◆ **What to produce**
Copy out the article on Magic Leap's healthcare partnership with SyncThink word for word, in full.

◆ **Page extract**
Start of Block
Magic Leap

Magic Leap announced Tuesday that it was giving four healthcare partners early access to its next-gen augmented reality headset, including neurotechnology company SyncThink. With the new partnership, the company is interested in targeting vestibular disorders, which cause dizziness, SyncThink chief clinical officer Scott Anderson told The Verge.

SyncThink has been collaborating with Magic Leap for a few years, Anderson says. Now, it’s expanding that relationship to bring Magic Leap 2 into the neurological health space and collaborate on clinical studies, he says. SyncThink already has FDA clearance for an eye-tracking VR device that helps diagnose concussions. Changes in eye movements are also linked to vestibular disorders.

The upgrades to the camera and sensors in the Magic Leap 2 headset let SyncThink flag abnormal eye movements that could cause or worsen dizziness, Anderson says. “We need high fidelity cameras and sensors that can track at a medical-grade level, not a consumer-grade level,” he says. That affects the accuracy of the tools SyncThink is able to build. The company is initially working on tools that could diagnose vestibular conditions, but Anderson says he thinks they could eventually develop VR-based treatments for those disorders, as well.

Digital tools that treat diseases are becoming more common, and the COVID-19 pandemic accelerated their adoption. Early in the pandemic, the Food and Drug Administration (FDA) relaxed some guidelines, which gave patients more access to products under development. Magic Leap’s announcement and its new relationships with healthcare companies come on the heels of first-of-their-kind FDA authorizations for VR-based therapeutics this fall: one to treat lazy eye in children and a second for chronic pain.
End of Block
◆ **Information shown**
Start of Block
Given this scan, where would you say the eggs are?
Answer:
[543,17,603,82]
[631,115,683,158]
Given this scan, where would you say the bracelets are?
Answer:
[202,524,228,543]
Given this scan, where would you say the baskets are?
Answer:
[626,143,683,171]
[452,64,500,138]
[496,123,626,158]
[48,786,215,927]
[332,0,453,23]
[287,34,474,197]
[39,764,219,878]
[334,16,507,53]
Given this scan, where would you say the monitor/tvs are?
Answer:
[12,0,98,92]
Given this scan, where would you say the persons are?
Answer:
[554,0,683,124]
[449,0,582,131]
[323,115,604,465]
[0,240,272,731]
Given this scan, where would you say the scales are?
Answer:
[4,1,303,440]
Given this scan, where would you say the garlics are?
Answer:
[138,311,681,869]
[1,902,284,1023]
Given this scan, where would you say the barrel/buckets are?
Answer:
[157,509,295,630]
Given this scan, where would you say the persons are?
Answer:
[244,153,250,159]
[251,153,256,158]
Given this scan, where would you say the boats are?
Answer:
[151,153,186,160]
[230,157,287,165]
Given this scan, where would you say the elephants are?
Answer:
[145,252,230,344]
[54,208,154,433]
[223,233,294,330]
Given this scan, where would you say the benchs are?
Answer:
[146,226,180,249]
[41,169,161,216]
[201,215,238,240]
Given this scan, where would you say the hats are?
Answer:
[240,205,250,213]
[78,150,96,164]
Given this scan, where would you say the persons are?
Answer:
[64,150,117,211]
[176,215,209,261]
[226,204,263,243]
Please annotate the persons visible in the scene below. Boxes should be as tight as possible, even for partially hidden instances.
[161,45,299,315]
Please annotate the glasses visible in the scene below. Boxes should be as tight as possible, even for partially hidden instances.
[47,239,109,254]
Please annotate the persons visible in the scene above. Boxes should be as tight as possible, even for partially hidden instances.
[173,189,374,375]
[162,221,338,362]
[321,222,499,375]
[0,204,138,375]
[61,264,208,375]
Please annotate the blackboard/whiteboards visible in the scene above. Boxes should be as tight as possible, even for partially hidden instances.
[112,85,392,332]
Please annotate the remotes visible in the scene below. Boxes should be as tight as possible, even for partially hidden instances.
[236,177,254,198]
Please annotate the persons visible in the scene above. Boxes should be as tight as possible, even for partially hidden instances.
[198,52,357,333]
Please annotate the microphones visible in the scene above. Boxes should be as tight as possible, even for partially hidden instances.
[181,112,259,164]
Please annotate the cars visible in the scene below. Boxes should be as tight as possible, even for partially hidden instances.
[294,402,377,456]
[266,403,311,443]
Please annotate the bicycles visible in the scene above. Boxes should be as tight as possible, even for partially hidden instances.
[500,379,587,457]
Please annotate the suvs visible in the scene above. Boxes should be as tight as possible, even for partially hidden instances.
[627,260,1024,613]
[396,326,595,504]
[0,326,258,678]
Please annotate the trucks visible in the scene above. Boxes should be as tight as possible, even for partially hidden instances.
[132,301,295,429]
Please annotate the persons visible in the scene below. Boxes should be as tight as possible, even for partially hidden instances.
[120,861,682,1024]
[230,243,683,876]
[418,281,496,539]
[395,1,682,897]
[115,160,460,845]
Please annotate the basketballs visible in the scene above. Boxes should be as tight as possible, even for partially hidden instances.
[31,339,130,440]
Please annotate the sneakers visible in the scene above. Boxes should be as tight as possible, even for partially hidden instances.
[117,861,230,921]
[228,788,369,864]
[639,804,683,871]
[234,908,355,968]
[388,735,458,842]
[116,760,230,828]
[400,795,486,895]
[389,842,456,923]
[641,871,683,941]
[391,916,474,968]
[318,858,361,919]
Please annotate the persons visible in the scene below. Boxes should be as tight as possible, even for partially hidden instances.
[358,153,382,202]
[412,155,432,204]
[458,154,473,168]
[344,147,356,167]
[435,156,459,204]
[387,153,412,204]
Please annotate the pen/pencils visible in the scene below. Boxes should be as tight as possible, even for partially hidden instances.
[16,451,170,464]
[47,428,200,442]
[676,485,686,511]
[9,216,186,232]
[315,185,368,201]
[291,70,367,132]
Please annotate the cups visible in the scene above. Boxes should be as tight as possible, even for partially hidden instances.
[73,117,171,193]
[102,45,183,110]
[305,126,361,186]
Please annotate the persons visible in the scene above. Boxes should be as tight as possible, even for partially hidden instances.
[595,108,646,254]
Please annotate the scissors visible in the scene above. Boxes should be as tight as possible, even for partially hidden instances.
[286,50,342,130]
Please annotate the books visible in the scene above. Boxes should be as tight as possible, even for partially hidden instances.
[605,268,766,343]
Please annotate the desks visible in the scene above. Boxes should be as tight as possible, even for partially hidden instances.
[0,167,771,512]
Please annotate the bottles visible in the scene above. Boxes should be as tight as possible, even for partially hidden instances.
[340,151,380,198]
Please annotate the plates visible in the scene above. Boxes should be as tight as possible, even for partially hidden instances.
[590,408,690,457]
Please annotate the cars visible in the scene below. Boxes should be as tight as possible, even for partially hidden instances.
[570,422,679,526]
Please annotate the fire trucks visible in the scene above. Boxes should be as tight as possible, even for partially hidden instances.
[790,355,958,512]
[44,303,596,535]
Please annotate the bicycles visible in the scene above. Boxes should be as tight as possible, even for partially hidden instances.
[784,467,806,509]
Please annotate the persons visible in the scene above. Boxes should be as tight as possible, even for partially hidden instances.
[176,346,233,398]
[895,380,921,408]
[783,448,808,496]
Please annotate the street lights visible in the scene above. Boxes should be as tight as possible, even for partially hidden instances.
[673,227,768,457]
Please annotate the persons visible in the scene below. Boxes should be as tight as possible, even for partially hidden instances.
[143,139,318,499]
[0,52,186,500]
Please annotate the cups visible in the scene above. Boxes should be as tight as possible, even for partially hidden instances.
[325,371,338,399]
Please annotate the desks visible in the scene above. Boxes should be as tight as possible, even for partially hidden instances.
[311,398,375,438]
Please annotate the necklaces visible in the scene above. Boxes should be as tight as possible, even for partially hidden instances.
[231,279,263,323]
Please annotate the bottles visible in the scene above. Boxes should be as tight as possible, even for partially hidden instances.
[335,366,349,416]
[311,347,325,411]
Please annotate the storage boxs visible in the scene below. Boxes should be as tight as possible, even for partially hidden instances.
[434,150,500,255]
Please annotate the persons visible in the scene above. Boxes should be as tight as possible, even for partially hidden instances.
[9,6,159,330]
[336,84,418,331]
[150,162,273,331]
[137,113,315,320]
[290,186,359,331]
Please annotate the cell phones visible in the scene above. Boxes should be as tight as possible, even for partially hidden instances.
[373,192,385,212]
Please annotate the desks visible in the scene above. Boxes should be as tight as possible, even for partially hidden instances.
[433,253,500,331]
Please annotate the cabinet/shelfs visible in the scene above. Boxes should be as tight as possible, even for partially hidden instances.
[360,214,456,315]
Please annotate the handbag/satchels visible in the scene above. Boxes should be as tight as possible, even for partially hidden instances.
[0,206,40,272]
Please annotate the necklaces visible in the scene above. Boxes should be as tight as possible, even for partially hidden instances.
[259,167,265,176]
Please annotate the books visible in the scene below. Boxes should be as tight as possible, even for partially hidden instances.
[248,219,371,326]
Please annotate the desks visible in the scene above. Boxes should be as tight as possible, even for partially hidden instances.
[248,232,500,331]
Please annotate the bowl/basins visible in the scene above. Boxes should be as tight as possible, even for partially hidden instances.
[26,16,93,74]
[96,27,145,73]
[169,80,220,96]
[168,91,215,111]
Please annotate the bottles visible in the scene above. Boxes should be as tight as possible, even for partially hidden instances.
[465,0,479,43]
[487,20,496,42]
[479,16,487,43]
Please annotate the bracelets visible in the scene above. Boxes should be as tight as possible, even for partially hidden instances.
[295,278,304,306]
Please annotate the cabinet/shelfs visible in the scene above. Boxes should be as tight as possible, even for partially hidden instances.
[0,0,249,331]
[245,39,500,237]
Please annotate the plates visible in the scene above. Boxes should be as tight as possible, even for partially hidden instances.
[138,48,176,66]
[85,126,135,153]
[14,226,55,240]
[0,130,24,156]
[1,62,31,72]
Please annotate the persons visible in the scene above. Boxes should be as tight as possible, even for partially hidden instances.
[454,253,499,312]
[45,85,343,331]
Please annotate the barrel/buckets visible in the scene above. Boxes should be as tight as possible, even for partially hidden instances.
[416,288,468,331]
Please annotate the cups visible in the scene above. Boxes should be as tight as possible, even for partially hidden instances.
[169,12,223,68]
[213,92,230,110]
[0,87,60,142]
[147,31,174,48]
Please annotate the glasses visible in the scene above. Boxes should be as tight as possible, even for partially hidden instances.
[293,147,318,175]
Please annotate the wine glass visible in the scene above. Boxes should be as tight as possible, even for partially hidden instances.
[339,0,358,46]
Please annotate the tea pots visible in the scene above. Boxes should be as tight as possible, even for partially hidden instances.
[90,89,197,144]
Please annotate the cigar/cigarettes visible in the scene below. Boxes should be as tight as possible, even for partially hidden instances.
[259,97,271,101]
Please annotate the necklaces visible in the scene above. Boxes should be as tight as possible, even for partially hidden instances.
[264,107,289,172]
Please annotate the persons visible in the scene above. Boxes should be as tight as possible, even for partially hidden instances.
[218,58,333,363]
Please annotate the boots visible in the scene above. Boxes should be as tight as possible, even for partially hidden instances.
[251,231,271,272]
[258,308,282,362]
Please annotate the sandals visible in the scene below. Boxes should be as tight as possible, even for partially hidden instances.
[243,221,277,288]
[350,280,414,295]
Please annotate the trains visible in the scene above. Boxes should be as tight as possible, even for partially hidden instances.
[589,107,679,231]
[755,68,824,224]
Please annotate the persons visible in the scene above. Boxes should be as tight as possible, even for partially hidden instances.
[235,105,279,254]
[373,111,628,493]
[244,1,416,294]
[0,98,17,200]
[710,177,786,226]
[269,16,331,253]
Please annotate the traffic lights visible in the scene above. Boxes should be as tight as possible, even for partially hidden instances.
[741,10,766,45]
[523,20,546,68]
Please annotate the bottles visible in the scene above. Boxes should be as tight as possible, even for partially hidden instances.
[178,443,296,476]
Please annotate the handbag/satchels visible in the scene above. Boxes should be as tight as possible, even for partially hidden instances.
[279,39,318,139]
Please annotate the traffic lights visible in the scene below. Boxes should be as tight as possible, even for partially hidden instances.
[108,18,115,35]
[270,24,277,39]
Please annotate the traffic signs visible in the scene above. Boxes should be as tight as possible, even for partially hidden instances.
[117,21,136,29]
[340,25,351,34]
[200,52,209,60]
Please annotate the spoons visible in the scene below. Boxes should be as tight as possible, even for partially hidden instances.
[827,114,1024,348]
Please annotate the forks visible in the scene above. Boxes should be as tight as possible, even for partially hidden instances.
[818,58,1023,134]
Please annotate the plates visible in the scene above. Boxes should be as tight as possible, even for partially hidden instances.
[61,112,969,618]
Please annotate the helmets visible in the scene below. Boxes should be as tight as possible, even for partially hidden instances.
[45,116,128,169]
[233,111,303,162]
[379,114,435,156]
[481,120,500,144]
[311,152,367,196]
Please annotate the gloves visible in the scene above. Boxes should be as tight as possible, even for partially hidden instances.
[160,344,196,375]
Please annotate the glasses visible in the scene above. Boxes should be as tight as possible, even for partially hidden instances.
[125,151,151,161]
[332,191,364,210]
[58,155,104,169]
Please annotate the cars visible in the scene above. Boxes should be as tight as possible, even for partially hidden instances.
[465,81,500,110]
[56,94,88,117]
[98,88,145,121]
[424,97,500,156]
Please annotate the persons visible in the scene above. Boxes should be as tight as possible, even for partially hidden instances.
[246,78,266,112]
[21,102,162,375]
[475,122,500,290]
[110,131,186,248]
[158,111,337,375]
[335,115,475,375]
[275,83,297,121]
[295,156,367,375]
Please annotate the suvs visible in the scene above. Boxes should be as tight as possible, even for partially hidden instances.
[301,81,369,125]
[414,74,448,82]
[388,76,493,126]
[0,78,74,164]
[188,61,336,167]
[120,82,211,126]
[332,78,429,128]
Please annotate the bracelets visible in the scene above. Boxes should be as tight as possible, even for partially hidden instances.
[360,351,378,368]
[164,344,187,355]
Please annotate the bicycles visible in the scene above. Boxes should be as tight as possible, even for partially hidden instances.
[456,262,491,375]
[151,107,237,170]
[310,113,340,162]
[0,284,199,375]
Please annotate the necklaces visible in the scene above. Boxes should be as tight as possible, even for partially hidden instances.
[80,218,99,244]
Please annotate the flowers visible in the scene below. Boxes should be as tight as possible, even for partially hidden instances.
End of Block
◆ **Written response**
Magic Leap

Magic Leap announced Tuesday that it was giving four healthcare partners early access to its next-gen augmented reality headset, including neurotechnology company SyncThink. With the new partnership, the company is interested in targeting vestibular disorders, which cause dizziness, SyncThink chief clinical officer Scott Anderson told The Verge.

SyncThink has been collaborating with Magic Leap for a few years, Anderson says. Now, it’s expanding that relationship to bring Magic Leap 2 into the neurological health space and collaborate on clinical studies, he says. SyncThink already has FDA clearance for an eye-tracking VR device that helps diagnose concussions. Changes in eye movements are also linked to vestibular disorders.

The upgrades to the camera and sensors in the Magic Leap 2 headset let SyncThink flag abnormal eye movements that could cause or worsen dizziness, Anderson says. “We need high fidelity cameras and sensors that can track at a medical-grade level, not a consumer-grade level,” he says. That affects the accuracy of the tools SyncThink is able to build. The company is initially working on tools that could diagnose vestibular conditions, but Anderson says he thinks they could eventually develop VR-based treatments for those disorders, as well.

Digital tools that treat diseases are becoming more common, and the COVID-19 pandemic accelerated their adoption. Early in the pandemic, the Food and Drug Administration (FDA) relaxed some guidelines, which gave patients more access to products under development. Magic Leap’s announcement and its new relationships with healthcare companies come on the heels of first-of-their-kind FDA authorizations for VR-based therapeutics this fall: one to treat lazy eye in children and a second for chronic pain.